La deuxième erreur d’Uber réside probablement dans le fait que le contrôle et la vérification du sérieux des chauffeurs qui travaillent pour la plateforme ne sont peut-être pas assurés avec suffisamment de rigueur. Ce qui n’a sûrement pas plaidé en la faveur d’Uber.

Quoiqu’il en soit, les plateformes devront trouver un nouveau modèle économique, plus vertueux plus éthique, et plus respectueux du droit des collaborateurs.

Dans cette vidéo je vous donne d’autres éléments de point de vue sur cette décision.

2 Commentaires

2 Commentaires

  1. Tamerejelacitronne

    11 mars 2020 at 21 h 05 min

    qui si rigolo

    • Bourel

      2 avril 2020 at 10 h 30 min

      Bonjour à tous,

      Je ne suis en aucun cas d’accord avec la décision que la cassation a prise contre Uber.
      Cela fait 3 ans que je travaille en tant que chauffeur VTC, 1 an salarié pour un Capacitaire d’où oui la c’était de l’esclavage car il prenait ce qu’il voulait sur le chiffre fait.
      Mon indépendance m’a permis la liberté, le droit de géré seul mon entreprise. (en aucun cas uber impose des temps de travail, un chiffre à exécuter etc…)
      Au contraire pour ce qui est du temps de travail c’est l’état qui a fixé un temps de conduite à 10h /jours pour la sécurité,
      Mais cela ne veut pas dire qu’il faut les faire à la suite comme un forçat, c’est la l’avantage d’être en indépendant.
      Deusio : une clientèle est très facile à se faire avec ou s’en uber, et uber ne s’interpose en aucun cas sur ce point et cela a toujours été.
      Pour ce chauffeur qui attaque uber je suis désolé pour lui mais ce ne sont que des et balivernes…
      Il y a en a marre de toujours critiquer et dire n’importe quoi sur uber…
      Ce gars veut encore gagner 2000€ par mois sans travailler comme beaucoup j’en ais vu…. Exemple
      1 fois je me suis arrêter à une boulangerie dans le 18ème arrondissement de Paris (Tous les chauffeurs connaissent car c’est la seule boulangerie ouverte 24/24 et 7/7.
      6 vtc étaient garé, ils discutaient tous, mangeaient, rigolaient….
      À un moment mon application à sonner à un peine 3 minutes ou j’étais rentré dans cette boulangerie tout juste pour prendre mon café…
      Une autre fois
      J’emmène ma voiture en révision..
      Nous étions 3 chauffeurs
      L’un d’eux faisait à peu près le même chiffre que mois à la semaine et le 3ème se demandait comment nous faisions..
      Bref tout simplement celui ci commençai ses journées à 10h du matin pour finir à 16h….
      J’en ait vu d’autres se donner des rdv à nation pour faire leurs affaires..
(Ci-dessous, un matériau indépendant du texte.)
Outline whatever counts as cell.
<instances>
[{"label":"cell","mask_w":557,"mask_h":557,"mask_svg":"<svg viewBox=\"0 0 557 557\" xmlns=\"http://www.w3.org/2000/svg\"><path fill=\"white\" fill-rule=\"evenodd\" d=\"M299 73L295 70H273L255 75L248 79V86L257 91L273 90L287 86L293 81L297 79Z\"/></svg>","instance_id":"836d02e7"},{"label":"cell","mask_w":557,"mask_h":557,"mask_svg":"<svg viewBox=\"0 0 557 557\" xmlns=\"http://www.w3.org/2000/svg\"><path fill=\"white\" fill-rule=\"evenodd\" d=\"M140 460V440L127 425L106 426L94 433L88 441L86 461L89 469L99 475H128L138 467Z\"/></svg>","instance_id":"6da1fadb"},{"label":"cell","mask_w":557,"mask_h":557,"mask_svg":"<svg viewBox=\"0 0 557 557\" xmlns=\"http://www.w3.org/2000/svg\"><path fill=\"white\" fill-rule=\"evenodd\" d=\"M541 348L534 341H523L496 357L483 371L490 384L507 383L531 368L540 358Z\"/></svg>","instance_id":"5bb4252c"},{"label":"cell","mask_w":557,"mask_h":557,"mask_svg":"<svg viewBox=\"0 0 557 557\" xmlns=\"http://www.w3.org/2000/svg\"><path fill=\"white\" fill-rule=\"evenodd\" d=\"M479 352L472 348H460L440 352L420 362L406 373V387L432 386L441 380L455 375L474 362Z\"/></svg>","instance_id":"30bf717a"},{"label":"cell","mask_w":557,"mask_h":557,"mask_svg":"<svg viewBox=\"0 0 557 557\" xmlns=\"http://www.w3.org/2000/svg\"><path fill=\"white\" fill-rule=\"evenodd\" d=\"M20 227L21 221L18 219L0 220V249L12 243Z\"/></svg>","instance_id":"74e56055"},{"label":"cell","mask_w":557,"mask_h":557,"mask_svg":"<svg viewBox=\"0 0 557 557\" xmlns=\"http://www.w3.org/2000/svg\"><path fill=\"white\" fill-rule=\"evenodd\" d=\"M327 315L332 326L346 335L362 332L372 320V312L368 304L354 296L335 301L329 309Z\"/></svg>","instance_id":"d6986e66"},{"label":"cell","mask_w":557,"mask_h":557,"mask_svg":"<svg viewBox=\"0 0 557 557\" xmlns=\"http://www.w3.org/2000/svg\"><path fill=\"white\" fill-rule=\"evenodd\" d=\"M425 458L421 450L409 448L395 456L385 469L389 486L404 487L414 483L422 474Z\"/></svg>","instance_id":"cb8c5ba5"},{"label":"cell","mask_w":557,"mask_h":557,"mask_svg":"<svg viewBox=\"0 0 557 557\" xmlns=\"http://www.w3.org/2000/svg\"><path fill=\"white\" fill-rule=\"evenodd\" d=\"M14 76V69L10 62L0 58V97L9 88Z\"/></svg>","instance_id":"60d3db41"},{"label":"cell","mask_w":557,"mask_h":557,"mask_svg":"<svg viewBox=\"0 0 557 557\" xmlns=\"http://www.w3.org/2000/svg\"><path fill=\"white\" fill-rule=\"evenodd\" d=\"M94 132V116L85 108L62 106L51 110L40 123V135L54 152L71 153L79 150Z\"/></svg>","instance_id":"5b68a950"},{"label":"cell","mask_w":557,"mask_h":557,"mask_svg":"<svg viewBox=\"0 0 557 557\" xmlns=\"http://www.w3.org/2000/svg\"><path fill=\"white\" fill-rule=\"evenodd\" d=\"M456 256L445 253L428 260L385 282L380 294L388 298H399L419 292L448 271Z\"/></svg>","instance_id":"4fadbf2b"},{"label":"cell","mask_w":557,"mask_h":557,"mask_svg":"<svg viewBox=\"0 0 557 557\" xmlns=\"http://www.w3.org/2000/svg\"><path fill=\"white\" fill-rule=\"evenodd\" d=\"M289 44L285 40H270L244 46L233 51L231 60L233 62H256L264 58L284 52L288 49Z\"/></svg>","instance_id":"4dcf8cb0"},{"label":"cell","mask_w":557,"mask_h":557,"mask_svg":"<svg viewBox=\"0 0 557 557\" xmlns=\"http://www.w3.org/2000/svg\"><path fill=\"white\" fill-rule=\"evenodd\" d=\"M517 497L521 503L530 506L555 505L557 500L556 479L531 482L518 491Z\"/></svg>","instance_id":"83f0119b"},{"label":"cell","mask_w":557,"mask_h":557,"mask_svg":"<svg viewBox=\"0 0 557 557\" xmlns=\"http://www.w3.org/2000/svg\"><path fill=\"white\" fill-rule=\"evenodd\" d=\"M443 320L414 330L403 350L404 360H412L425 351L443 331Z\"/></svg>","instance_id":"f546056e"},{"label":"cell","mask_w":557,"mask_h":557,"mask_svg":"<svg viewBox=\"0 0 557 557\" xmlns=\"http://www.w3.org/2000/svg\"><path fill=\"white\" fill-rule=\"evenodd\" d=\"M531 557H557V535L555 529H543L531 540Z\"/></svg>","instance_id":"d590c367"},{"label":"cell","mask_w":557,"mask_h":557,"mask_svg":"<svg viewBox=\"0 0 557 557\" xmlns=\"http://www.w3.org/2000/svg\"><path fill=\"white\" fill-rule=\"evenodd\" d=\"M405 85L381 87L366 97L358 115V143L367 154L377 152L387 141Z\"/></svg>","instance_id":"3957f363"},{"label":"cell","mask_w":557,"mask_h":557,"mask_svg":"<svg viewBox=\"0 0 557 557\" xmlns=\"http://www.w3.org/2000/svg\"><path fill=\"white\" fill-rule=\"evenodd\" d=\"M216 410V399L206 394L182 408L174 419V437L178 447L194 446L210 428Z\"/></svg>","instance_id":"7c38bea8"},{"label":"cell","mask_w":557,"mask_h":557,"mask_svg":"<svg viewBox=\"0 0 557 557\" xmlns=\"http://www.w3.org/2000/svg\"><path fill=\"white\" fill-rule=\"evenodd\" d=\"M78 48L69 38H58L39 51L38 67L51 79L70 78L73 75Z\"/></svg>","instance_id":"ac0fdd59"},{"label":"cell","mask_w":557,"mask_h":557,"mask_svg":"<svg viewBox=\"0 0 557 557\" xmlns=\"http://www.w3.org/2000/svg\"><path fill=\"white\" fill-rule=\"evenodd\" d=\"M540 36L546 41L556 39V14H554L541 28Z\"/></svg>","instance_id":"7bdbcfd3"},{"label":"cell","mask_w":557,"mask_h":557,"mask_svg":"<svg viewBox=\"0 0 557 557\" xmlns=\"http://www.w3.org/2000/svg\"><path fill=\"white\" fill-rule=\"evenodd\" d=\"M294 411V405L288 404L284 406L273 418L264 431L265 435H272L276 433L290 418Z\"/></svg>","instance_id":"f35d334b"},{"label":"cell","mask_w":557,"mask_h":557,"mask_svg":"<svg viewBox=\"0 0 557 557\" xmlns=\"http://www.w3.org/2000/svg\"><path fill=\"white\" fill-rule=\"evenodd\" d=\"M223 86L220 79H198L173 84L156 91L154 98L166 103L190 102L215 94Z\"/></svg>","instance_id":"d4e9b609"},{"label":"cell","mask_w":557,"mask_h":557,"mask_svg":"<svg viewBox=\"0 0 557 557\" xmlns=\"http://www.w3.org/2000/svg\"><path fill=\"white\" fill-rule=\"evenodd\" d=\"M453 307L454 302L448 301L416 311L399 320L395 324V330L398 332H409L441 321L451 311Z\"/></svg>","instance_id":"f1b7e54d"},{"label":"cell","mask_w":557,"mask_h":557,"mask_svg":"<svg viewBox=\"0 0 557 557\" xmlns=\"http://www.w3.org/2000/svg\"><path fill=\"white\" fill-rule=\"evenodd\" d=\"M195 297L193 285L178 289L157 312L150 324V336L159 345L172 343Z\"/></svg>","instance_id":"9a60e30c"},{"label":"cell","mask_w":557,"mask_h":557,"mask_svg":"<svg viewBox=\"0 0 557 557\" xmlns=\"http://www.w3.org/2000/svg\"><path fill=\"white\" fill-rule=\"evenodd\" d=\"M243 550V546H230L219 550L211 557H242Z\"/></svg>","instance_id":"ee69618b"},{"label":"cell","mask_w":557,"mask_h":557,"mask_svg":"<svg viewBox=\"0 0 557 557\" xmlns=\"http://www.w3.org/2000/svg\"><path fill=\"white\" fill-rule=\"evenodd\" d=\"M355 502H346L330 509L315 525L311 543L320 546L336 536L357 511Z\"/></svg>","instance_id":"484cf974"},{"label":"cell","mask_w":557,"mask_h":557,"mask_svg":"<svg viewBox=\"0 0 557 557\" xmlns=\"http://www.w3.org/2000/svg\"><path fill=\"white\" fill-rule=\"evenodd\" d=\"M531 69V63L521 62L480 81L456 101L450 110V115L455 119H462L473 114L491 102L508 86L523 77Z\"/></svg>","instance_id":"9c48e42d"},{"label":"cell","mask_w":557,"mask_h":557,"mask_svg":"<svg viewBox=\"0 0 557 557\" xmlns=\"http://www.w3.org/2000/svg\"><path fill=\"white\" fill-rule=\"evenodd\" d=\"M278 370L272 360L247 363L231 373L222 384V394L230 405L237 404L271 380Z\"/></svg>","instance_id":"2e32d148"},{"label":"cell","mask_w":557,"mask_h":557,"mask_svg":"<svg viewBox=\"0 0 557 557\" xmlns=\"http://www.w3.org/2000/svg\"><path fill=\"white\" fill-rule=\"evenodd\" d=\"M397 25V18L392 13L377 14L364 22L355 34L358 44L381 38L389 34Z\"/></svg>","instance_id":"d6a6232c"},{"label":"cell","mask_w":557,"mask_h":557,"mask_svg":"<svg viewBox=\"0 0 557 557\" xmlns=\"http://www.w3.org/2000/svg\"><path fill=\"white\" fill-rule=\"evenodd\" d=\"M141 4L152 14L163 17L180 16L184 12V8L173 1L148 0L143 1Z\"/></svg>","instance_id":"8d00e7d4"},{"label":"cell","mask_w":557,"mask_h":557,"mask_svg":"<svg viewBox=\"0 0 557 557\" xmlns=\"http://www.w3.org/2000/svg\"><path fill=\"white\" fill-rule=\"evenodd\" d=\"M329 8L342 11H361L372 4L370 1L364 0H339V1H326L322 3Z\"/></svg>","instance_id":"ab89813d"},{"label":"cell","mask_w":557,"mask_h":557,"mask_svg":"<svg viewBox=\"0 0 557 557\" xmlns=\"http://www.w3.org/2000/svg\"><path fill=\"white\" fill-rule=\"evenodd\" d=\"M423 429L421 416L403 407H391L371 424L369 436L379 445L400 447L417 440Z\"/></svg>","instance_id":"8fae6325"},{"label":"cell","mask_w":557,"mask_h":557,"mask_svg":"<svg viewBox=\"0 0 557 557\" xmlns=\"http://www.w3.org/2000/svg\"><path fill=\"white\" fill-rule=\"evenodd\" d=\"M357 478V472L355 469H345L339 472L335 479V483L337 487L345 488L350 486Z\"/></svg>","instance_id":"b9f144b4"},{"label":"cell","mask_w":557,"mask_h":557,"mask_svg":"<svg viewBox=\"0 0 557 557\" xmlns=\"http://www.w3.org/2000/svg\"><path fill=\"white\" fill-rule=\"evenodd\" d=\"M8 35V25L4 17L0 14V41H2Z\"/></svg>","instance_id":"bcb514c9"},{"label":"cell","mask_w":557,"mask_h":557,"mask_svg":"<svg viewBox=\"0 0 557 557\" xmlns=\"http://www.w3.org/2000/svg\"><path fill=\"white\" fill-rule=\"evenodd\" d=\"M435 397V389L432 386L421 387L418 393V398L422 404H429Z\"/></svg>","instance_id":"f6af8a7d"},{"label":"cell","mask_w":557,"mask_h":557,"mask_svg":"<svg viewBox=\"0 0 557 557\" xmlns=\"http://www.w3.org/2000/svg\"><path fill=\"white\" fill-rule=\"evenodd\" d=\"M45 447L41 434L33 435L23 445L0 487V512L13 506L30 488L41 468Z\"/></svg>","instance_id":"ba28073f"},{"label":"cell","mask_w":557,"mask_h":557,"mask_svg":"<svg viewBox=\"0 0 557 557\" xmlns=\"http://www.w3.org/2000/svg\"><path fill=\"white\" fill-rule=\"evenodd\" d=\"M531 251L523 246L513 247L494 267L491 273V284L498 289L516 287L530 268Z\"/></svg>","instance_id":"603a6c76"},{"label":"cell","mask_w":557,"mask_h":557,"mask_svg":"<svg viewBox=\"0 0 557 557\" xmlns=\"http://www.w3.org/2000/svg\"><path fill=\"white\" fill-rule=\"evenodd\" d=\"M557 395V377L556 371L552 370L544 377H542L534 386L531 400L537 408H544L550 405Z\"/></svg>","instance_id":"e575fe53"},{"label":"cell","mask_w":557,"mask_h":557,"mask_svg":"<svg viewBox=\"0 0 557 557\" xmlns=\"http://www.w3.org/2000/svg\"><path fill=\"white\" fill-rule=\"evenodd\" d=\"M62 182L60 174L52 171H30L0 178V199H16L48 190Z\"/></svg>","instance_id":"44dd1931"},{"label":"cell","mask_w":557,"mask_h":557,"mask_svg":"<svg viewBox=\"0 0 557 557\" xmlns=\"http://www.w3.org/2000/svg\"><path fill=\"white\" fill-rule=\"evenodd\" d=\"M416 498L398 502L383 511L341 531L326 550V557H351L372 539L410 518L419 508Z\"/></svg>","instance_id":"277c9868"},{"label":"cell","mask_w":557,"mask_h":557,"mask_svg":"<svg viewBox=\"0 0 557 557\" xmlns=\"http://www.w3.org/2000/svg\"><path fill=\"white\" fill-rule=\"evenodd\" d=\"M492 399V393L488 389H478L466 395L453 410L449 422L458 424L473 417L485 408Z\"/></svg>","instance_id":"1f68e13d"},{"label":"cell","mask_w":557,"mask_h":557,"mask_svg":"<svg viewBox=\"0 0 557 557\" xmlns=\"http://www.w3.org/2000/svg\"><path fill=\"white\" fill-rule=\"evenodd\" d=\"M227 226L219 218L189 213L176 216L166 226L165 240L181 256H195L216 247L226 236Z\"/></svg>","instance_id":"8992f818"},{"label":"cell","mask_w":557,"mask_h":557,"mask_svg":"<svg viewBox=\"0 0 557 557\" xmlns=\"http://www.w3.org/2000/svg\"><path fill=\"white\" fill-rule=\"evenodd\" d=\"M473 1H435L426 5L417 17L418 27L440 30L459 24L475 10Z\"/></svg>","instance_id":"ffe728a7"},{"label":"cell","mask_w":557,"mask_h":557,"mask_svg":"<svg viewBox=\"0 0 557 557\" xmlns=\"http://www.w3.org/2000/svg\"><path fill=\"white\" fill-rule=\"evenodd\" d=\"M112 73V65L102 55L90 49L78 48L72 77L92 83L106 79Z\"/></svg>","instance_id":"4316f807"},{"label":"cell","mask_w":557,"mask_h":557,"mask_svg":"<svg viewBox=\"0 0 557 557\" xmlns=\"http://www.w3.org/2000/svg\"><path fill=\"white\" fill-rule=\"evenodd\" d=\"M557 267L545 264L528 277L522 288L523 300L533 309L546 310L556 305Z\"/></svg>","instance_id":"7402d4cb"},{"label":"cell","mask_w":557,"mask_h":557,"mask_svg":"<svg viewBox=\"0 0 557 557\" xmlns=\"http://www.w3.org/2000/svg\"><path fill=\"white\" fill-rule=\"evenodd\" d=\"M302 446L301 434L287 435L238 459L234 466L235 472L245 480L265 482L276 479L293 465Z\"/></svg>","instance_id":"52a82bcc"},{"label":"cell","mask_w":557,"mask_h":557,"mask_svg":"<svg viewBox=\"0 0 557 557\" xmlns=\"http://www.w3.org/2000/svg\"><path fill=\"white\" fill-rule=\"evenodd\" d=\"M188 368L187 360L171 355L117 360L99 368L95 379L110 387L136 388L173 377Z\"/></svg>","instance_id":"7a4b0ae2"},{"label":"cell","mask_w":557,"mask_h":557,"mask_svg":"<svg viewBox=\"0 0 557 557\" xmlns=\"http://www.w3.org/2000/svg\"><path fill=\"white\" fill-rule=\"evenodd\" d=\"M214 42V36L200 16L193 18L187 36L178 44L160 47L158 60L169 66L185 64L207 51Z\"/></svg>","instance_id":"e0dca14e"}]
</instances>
      Tout ça pour dire que le vtc c’est un métier avec des valeurs et responsabilités.
      Ils n’ont rien compris à la signification de l’indépendance au contraire c’est la ou il faut prendre ses responsabilités et se bouger le cul.
      Ne pas se dire qu’il y a une plate-forme de mise en relation qu’elle doit devenir leur porte-feuille.